Now: I’ll be in the middle of a sentence and completely loose my train of thought. I write things down and then loose the notepad or envelope on which they are written. The other day I lost Jud’s cell phone because I was going to be helpful and bring it upstairs from the table and instead of doing that I somehow put it on the love seat. It took a full 24 hours to find it since it was on vibrate while we called it, happily buzzing away on a soft surface.
They aren’t huge differences to you, maybe, but I think I will be even happier to have this baby snuggled in my arms than the last time. I suppose we’ll have to have another kid before I can say “girls are harder to carry” or “boys are easier”. Did I really just admit that, God willing, I’d be open to being pregnant again?

What? You didn't want to eat a pan full of sauteed onions?

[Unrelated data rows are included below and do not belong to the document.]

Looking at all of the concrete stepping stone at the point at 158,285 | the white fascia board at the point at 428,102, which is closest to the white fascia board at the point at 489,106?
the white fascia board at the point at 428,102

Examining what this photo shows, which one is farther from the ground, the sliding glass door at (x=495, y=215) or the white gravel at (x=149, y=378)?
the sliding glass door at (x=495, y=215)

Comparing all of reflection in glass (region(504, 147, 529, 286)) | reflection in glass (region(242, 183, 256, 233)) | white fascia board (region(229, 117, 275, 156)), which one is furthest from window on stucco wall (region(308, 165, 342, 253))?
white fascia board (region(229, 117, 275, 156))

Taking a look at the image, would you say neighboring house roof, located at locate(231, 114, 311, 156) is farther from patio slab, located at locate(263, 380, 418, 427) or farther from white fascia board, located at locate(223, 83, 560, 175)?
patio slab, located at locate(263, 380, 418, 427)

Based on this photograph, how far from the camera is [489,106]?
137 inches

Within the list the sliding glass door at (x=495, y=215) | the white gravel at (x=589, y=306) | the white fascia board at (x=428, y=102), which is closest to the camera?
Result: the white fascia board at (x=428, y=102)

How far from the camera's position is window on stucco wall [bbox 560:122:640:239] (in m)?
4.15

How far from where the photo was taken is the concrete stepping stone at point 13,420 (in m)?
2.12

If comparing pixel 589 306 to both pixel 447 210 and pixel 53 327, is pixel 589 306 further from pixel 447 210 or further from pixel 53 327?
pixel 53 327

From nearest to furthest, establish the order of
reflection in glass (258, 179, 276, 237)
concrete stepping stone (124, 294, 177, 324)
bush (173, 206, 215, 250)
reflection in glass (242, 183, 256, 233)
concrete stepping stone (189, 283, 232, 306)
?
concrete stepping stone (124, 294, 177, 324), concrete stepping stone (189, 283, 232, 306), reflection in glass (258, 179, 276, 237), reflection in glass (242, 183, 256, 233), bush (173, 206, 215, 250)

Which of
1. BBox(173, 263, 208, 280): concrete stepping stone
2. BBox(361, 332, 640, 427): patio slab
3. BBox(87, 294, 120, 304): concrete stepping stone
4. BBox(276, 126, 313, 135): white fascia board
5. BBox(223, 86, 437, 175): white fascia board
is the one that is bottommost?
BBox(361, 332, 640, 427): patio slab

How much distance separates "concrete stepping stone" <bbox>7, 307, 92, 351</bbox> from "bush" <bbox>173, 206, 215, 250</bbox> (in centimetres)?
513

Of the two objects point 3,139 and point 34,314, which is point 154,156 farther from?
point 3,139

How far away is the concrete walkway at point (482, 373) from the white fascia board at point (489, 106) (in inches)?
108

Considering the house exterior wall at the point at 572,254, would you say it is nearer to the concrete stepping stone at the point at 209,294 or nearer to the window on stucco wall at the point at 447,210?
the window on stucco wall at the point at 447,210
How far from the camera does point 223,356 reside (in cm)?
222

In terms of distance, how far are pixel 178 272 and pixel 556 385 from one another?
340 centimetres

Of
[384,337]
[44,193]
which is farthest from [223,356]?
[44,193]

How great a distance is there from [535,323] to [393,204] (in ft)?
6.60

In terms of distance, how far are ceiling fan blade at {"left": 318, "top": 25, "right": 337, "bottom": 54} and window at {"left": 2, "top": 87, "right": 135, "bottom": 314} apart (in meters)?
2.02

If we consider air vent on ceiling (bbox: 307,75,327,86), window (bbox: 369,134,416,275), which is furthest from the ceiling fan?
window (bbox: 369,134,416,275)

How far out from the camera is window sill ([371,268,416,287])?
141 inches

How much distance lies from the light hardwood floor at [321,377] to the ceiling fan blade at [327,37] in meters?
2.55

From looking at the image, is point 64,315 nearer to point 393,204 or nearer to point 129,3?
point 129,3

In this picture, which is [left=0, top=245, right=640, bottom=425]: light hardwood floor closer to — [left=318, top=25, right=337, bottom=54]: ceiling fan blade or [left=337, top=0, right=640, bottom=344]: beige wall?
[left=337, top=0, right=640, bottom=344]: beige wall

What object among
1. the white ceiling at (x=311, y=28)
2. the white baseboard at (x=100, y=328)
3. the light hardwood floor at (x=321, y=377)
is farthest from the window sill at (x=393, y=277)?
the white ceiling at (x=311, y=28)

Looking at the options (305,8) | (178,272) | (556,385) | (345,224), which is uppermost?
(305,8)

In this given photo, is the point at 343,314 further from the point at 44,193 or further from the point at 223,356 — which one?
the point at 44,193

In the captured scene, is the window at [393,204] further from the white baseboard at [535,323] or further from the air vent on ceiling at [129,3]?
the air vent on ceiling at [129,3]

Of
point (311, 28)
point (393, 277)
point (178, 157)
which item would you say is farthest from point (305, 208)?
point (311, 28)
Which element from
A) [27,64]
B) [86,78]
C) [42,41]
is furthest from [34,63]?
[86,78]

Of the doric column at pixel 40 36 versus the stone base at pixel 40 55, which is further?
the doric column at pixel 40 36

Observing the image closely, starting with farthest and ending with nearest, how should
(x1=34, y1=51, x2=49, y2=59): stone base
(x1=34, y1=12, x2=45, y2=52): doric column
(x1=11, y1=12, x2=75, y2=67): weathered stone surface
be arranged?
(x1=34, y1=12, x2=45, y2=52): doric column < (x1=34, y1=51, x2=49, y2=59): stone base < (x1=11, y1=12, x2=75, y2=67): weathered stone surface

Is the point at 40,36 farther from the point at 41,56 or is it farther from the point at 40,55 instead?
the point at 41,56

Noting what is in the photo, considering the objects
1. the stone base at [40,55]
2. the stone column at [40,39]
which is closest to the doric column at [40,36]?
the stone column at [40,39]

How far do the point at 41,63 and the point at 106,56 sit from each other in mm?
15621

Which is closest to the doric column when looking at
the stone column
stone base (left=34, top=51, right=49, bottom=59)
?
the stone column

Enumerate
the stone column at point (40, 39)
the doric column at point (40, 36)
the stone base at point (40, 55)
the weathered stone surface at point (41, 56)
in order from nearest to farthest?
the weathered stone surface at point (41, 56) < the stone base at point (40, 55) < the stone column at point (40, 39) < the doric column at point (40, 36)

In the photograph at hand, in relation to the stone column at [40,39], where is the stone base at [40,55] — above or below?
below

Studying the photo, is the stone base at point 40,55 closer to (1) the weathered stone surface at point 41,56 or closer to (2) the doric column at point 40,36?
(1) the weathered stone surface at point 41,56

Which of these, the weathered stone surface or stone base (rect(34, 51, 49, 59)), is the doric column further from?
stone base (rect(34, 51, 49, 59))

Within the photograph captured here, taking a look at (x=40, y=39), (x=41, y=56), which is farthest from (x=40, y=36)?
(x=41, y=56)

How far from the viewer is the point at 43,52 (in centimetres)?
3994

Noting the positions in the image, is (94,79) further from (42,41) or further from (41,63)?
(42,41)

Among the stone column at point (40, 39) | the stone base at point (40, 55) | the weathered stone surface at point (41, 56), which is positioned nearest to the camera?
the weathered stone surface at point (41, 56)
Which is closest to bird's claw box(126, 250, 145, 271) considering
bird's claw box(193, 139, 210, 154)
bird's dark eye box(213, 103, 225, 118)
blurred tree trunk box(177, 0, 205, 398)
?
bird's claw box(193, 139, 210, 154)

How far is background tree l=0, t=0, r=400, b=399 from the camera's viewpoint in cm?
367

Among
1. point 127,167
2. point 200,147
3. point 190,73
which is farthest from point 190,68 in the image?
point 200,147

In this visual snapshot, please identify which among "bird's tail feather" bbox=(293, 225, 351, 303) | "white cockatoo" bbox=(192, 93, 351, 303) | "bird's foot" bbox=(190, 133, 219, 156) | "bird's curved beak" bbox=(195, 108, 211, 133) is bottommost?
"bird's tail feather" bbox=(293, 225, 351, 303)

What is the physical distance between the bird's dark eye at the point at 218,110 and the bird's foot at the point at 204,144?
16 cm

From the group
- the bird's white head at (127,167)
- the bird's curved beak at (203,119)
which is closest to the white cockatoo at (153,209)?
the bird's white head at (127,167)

I’ve heard from many that confirmed my experience too; second pregnancies hurt more in all sorts of weird ways. luckily my 3rd one was actually better. except that was the one I had all the heartburn with. maybe baby-girl will have more hair, there may really be something to that myth 😉
Kim I know I’ve only mentioned Zantac about 5000 times already, and maybe some doctors don’t recommend it, but my doctor suggested it and I was relieved to find I could take just 1 of those for 24 hours instead of Tums every 10 minutes. Which was great because I have grown to hate Tums by the end of 3 pregnancies 🙂
I feel your pain, I really do. I had the worst heartburn if I DIDNT eat. neat, huh? you’re right, it’s worth looking forward to the instant relief from this once you’re holding your little girl. Can’t wait to hear of her safe arrival in a couple months (and see how much hair she’s got 😉 )
Hey there, its Laura! This is great and insightful! I am totally that crazy info gathering first timer and am reading every book and on every website every night!
Congrats to you and good luck the rest of your pregnancy!